Segmentation fault

Question

Segmentation fault

skirpichenko opened this issue 9 years ago · comments

Hello,

Thank you for your excellent method, software and description.

I faced a problem trying to employ the libffm in my ML task. I am getting segmentation fault when using it with cross-validation option. Here are my setup and data:
Ubuntu 13.10
~/libffm$ ./ffm-train -k 5 -t 30 -r 0.03 -v 2 data.txt
fold logloss
0 0.1080
Segmentation fault (core dumped)

The data.txt can be downloaded here https://drive.google.com/open?id=0B9HyQ7ZccW4-VFE0VWtxUHF2R3c

The problem arises only when working with big data files like that. If you cut it to 100K lines (it is around 250K lines) everything get OK.

Regards,
Sergey

Sergey commented 8 years ago

Thanks!

ycjuan · Answer 1 · Thu Jul 16 2015 01:01:02 GMT+0800 (China Standard Time)

Thanks for reporting the issue. Will fix the bug soon.

maybeluo · Answer 2 · Mon Mar 14 2016 14:54:25 GMT+0800 (China Standard Time)

I met the same question too. The input file was generated by "svm-scale" of libsvm (thus I believe the format is correct). The input file has 30k lines, 6k columns at most.

The OS I used was Debian wheezy with g++ 4.7

Thanks.

ycjuan · Answer 3 · Mon Mar 14 2016 23:18:24 GMT+0800 (China Standard Time)

Thanks for the bug report! I have fixed it. Also sorry for the delay, I forgot this issue actually..

Bishwarup Bhattacharjee · Answer 4 · Wed Mar 16 2016 06:55:09 GMT+0800 (China Standard Time)

Hi @guestwalk

I just downloaded your repository and tried to execute my file (svmlight format) through ffm-train - I get the same error. Could you please shed some light on how the issue can be negated?

Thanks,
Bishwarup

ycjuan · Answer 5 · Wed Mar 16 2016 08:14:42 GMT+0800 (China Standard Time)

Have you converted it to FFM format? If not please see README. Thanks.

Bishwarup Bhattacharjee · Answer 6 · Thu Mar 17 2016 00:58:55 GMT+0800 (China Standard Time)

Thanks for your reply @guestwalk . Following your suggestion I could address the issue I reported. However, now my tr_logloss and va_logloss comes out to be 'nan' for all the iterations.
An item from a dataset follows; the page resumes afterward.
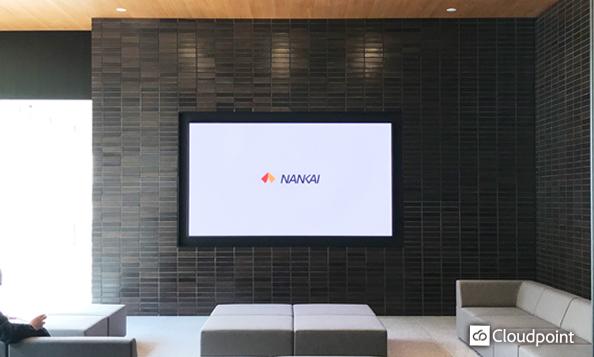 本社エントランスへダイナミックなLEDビジョンを採用 壁面埋込で上質な空間を保ち、会社紹介の映像放映でお客さまをお出迎え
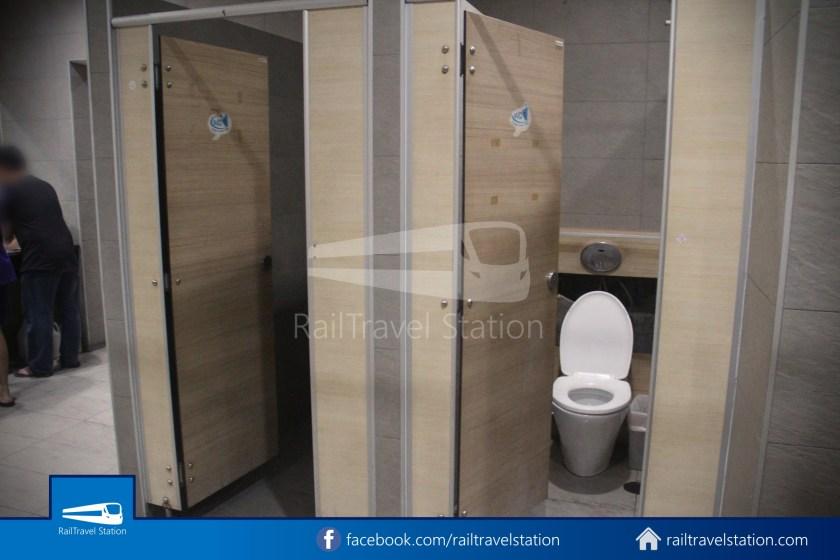 Hua Lamphong Shower Room 006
Could you please give me some idea of possible causes for that?

Thanks in advance,
Bishwarup

ycjuan · Answer 7 · Sat Mar 19 2016 05:04:59 GMT+0800 (China Standard Time)

It's hard to say. Indeed NAN sometimes happens in some data sets. (For example, NLP data sets) I think if you can mail me a tiny data set that can lead to NAN it would be easier to investigate. Thanks.